Wyllys parte do princípio de que o analfabeto político atual até participa da política e que "é tão burro que se orgulha e estufa o peito dizendo que odeia a política", mas dela participa por um processo, digamos, de copiar e colar. Antes de entrar propriamente nas afirmações do deputado, creio ser interessante lembrar o que disse Umberto Ecco a respeito da comunicação no tempo das novas tecnologias. Elas deram voz aos ignorantes. Do prefácio transcrevo três parágrafos. O primeiro é da própria autora;
"O que leva um indivíduo a reunir-se em um coletivo (segundo Adorno, no texto mencionado, a principal característica do fascismo) sem pensar com cuidado crítico nas causas e consequências dos seus atos configura aquilo que chamamos de analfabetismo político. Mas, no caso dos personagens jovens que surgem atualmente, líderes do fascistoide Movimento Brasil Livre, está em jogo a forma mais perversa de analfabetismo político. Aquele de quem foi manipulado desde cedo e não teve chance de pensar de modo autocrítico porque sua formação foi, no sentido político 'de-formação', a interrupção da capacidade de pensar, de refletir e de discernir", argumenta.

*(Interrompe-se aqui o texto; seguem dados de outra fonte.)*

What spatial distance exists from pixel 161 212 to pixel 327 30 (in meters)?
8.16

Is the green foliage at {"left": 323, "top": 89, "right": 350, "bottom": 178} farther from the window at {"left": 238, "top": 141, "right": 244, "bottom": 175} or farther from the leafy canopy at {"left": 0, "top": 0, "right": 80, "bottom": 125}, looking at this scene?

"Mas, sem discordar de Tiburi e apenas dando minha modesta contribuição para a sua excelente e necessária reflexão, digo que, por causa das transformações sociais, culturais e tecnológica que experimentamos, o 'analfabeto político' dos dias atuais é bem diferente daquele dos tempos de Brecht. O analfabeto político da atualidade fala e participa dos acontecimentos políticos mesmo renunciando à tarefa de se informar melhor sobre eles ou partindo de preconceitos, boatos, ou mentiras descaradas sobre tais acontecimentos".
"O analfabeto político da contemporaneidade - ao contrário daquele dos tempos de Brecht - participa dos acontecimentos políticos 'opinando' sobre eles nas redes sociais digitais sem qualquer cuidado crítico. Eu poderia recorrer a muitos exemplos do atual comportamento do 'analfabeto político'[...] vou me restringir a uma das muitas estupidezes escritas em minha página no facebook por ocasião da aprovação do Marco Civil da Internet: 'O marco servil (sic) vai acaba (sic) com o facebook e traze (sic) o comunismo vai manda (sic) mata (sic) todo mundo começando por você seu viado filhodaputa (sic)'. Este comentário é um exemplo do analfabetismo político contemporâneo, mas é também o sintoma de uma ameaça à democracia e à vida com pensamento: a maioria dos 'analfabetos políticos' que vociferam nas redes sociais digitais, principalmente a maioria daqueles que fazem menção ao 'comunismo' ou 'socialismo', deixaram claro que as fontes de suas afirmações acerca do acontecimento em questão: os colunistas da revista marrom semanal; o senil reacionário que se diz 'filósofo'; e a família do parlamentar (deputado federal, estadual e vereador) que parasita o poder público para difamar adversários e estimular o fascismo"...
Creio que já está bem definido quem seria o analfabeto político atual. Com respeito a este deputado, gostaria apenas de lembrar o apavoramento de Luís Fernando Veríssimo, em uma de suas crônicas, quando constata que este tipo de gente começa a se apresentar para a sociedade brasileira como uma opção eleitoralmente viável. Ó tempos, ó costumes! In qua urbe habitamus!
Quero ainda deixar um dado alarmante que o deputado nos traz. Ele é fornecido pelo MEC, quando este divulga o resultado de uma pesquisa para a construção do Plano Nacional de Leitura. Em 2012, acusou a pesquisa, "38% dos estudantes universitários brasileiros foram avaliados apenas como alfabetizados funcionais". Tristeza profunda.